父親からきいた話もあって、コンパをやるとは言いだせなかったクレアだったがゼイルの店には親近感をおぼえていた。

そして、学校の帰り道に現地集合ってことで喫茶店へとやってきた。


「え~と・・・華麗戸?かれいど・・・枯れ井戸?そんな名前よね。
あった!ここだわ。」


入ってみると雰囲気が少しレトロっぽく木の匂いがする感じの店だった。

もう学校の仲間たちは集まって、外が見える席に座っていた。


クレアも仲間のいる席へと向かい、座ると聞き覚えのある声がした。



「いらっしゃいませ。予約のお客様は全員揃いましたか?
ご注文も承りますよ。」


「えっ・・・・!!誰よ、あんた?」


「誰って毎日顔をあわせているじゃありませんか。
ゼイルでございますが、何か?」


「だって・・・口調がいつもと違うし、なんか丁寧で怖いよ。
何かたくらんでるの?」


「いいえ、ここでコンパをすればいいと提案したのは私ですし、私はもともとここではこういう仕事をしておりますから。」


「なんか・・・変!
まあ、いつもと違うんだから協力してよねってことで。
さてと・・・あちらのグループってきたみたい。」


コンパの相手はどうやら医大の大学生たちだった。


クレアたちは頭のいい男たちに釘付け状態だった。


数人と話すうちに2人ずつ店をあとにして出かけていくのがわかった。


クレアも・・・と思って振り返ったら、とうとう誰もいなくなっていた。



「どうして?私ひとりだけなの。
みんなどこへいっちゃったの?」



クレアが沈んでコーヒーをすすっていると、ゼイルが声をかけてきた。

「さてと・・・そろそろ家に帰りますか?」



「ねぇ、みんなどこへ行ったの?
私だけどうして誘われなかったの?
私は嫌われる容姿なのかしら・・・。
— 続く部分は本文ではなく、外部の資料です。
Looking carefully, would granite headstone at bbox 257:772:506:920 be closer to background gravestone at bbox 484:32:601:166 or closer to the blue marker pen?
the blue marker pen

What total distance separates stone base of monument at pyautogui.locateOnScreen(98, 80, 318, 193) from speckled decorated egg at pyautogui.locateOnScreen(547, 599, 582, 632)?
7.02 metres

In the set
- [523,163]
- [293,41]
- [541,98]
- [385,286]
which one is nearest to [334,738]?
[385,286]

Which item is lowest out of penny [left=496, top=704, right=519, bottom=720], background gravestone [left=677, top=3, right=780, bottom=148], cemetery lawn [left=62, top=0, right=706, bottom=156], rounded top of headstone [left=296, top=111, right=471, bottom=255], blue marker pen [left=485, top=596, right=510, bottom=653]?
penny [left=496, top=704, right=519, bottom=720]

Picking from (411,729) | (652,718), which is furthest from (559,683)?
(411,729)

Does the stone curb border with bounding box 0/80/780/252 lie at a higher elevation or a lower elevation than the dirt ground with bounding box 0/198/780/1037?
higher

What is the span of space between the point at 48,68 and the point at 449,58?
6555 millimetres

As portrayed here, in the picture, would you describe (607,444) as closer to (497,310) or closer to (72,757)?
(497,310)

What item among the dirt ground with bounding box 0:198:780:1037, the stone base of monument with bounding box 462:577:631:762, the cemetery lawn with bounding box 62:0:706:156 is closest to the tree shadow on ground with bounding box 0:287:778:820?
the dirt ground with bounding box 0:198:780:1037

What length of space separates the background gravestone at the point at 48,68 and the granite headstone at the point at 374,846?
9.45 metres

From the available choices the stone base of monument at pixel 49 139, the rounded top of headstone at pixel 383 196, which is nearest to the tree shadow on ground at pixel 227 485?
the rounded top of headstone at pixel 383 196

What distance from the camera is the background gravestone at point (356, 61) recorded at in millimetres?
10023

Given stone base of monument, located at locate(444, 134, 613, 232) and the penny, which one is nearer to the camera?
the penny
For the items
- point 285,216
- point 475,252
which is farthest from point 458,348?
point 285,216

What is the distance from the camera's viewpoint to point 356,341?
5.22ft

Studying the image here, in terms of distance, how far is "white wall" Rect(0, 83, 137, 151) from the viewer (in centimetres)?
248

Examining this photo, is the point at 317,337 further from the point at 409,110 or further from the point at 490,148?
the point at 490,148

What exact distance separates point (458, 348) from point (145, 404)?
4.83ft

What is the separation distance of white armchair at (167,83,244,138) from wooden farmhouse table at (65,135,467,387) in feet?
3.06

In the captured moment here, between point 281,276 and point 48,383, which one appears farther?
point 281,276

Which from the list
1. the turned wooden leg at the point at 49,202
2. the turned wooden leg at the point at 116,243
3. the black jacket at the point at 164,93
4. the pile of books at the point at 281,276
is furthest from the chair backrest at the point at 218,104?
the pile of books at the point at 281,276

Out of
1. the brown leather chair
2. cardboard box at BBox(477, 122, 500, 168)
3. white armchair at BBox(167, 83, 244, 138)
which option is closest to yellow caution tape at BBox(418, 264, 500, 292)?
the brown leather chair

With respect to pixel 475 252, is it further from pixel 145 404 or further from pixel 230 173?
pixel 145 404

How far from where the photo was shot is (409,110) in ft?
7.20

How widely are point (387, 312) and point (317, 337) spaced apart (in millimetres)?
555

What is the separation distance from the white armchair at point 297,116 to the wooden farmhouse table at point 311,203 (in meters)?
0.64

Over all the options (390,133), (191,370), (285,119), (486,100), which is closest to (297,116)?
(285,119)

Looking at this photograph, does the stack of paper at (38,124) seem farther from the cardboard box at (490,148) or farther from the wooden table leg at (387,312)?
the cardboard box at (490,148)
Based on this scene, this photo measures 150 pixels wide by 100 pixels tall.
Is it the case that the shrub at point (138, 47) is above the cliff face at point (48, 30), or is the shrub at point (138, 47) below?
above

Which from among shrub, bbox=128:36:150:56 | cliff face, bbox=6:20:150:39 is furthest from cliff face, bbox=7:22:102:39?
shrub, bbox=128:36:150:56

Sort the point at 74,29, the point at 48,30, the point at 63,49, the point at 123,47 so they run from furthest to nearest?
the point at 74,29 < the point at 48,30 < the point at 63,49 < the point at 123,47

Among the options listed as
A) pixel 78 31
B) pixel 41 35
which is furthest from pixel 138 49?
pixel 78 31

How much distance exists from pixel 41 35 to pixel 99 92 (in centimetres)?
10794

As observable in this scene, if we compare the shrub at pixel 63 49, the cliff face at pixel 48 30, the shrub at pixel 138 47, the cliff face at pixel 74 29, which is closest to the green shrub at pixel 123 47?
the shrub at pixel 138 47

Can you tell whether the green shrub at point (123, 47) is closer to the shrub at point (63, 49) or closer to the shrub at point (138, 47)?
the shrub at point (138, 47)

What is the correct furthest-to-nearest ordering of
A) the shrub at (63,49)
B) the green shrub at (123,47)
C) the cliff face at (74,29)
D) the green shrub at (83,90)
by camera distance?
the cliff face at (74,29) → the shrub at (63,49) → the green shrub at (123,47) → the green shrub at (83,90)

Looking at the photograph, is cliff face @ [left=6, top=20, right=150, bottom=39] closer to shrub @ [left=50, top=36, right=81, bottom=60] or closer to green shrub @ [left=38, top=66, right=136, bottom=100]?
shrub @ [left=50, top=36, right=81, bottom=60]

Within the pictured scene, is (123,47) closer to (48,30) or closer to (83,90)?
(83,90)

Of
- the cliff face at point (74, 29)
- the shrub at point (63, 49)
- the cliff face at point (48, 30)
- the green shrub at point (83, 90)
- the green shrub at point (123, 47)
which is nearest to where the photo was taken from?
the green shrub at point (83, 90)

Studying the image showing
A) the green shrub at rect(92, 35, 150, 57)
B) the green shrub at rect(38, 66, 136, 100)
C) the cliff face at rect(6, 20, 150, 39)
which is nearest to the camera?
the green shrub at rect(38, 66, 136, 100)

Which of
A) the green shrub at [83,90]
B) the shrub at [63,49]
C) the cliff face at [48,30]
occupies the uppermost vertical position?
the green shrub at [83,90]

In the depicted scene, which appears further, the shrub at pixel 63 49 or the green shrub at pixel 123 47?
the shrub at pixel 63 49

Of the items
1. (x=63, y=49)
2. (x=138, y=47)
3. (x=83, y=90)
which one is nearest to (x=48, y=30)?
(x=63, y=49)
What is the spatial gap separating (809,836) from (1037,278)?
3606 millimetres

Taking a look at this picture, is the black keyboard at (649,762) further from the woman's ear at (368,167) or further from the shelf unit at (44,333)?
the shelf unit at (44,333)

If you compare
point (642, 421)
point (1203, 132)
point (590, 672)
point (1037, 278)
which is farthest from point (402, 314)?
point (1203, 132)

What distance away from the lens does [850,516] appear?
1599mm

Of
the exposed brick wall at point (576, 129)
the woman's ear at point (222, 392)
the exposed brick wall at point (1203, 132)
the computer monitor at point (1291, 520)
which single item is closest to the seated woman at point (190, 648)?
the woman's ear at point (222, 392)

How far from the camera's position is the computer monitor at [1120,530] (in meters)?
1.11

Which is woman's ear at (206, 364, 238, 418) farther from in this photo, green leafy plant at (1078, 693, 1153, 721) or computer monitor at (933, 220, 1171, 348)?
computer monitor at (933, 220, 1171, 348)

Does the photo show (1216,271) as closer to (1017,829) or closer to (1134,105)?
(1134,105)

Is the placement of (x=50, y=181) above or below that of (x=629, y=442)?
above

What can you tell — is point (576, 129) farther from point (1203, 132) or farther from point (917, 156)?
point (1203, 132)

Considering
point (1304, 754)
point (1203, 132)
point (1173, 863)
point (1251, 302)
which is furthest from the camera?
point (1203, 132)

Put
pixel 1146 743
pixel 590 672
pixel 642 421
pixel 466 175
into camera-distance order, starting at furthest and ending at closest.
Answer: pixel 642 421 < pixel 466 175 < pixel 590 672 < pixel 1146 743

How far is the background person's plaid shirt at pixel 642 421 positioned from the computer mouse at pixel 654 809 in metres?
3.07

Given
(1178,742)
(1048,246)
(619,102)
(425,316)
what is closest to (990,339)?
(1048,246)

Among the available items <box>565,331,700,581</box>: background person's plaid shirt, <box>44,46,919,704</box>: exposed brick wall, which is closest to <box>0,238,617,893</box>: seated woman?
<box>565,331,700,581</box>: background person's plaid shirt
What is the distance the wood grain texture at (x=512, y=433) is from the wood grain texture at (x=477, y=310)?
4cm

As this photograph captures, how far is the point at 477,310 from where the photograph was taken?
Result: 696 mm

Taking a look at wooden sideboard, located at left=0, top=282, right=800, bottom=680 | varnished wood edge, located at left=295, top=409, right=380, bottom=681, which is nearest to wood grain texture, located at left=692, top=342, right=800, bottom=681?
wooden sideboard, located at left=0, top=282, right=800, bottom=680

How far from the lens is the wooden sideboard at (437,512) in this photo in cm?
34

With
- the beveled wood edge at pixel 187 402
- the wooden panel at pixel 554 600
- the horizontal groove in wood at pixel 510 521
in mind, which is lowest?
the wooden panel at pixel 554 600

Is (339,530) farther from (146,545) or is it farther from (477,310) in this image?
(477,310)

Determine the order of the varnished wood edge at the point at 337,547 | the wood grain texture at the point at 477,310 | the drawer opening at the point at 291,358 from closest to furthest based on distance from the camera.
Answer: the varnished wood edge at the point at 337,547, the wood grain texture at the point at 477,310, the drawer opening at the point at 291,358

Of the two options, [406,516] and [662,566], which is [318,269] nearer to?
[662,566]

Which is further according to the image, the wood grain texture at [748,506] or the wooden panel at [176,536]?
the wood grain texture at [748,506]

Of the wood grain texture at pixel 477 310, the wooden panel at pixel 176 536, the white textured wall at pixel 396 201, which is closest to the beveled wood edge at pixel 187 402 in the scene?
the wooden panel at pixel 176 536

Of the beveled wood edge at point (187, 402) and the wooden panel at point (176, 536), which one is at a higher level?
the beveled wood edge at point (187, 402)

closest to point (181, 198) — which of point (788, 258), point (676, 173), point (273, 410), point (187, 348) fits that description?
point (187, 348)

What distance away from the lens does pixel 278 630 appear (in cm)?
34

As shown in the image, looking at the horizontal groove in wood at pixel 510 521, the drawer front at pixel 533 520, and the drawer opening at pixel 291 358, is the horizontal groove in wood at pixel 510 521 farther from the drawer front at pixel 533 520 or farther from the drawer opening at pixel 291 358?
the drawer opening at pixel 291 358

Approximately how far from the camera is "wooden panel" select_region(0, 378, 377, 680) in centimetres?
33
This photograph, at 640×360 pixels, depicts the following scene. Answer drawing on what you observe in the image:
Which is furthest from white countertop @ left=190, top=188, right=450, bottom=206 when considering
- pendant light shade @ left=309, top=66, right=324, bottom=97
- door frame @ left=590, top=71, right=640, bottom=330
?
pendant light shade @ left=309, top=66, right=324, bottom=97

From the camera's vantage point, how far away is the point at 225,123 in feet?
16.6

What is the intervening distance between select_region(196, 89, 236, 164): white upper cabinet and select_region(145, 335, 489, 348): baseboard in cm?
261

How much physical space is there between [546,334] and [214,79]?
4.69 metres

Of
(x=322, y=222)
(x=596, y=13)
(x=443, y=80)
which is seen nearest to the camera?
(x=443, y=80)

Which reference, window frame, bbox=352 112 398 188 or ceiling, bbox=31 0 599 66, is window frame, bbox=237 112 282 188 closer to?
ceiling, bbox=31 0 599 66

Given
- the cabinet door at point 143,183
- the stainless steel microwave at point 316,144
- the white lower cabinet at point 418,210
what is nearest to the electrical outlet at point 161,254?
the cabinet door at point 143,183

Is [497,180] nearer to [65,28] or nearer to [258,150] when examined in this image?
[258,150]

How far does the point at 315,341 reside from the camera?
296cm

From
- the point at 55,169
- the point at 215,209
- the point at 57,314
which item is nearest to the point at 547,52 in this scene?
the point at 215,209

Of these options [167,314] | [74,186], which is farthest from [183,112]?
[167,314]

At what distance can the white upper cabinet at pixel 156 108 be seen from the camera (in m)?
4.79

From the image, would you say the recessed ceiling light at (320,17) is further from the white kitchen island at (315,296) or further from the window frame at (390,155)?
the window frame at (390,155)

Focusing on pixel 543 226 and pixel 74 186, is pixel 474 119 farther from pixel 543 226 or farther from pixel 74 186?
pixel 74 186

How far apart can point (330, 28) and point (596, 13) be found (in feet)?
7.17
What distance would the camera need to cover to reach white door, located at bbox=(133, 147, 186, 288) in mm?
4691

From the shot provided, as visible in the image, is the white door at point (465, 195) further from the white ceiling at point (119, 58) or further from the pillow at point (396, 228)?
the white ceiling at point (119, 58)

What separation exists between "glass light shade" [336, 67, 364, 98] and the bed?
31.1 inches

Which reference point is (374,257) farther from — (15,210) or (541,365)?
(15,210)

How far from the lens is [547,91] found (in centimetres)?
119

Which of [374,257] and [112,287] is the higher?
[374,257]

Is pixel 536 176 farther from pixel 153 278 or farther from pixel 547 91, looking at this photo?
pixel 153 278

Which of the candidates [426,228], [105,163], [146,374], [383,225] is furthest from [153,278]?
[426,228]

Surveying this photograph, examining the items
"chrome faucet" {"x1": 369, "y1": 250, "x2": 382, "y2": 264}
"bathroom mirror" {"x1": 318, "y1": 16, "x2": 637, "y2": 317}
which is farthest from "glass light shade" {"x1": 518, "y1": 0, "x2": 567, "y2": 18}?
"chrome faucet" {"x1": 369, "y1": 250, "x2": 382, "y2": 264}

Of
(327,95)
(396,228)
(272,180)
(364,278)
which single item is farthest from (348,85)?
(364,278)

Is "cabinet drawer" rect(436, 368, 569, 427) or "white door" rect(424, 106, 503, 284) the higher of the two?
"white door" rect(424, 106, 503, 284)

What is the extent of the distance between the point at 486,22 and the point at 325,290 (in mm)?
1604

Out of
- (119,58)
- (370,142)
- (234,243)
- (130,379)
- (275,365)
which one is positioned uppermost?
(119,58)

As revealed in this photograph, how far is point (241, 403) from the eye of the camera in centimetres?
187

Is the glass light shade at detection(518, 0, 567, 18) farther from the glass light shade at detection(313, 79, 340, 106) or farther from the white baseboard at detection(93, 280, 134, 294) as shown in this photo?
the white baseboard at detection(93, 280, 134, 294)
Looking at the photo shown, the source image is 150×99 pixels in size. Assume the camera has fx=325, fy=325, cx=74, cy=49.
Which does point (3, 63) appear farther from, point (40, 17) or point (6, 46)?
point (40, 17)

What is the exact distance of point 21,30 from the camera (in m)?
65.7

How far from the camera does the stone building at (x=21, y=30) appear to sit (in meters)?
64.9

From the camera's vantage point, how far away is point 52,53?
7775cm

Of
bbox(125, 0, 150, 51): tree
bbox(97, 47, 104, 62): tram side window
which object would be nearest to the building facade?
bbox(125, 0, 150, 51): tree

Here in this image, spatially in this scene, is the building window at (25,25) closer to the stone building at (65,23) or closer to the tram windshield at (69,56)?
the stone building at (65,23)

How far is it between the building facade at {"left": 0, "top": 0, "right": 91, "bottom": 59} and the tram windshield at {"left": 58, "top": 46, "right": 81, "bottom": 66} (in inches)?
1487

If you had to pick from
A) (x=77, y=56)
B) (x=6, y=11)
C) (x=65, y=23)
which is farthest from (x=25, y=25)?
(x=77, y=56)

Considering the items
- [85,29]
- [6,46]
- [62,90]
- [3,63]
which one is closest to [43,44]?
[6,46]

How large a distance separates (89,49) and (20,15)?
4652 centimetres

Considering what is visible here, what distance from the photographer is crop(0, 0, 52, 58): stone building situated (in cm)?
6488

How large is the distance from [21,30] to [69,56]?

」


「嫌われる容姿などではないでしょう。
ただ、ちょっと家柄とか格式ばるのが嫌だっただけじゃないですか?
さぁ、私もそろそろあがりますので、もどりましょう。」


「ええ。・・・あっ・・・ねぇ、どうしてそんな丁寧口調なの?
いつも執事のときは上から目線で横柄な口のきき方してるのに。」



「しっ、接客業のときはよそ行きのしゃべり方になるだけですよ。」


「ずっと接客してるままの方がいいのに。」


「そうはいきません。それだとストレスがたまるのでね。」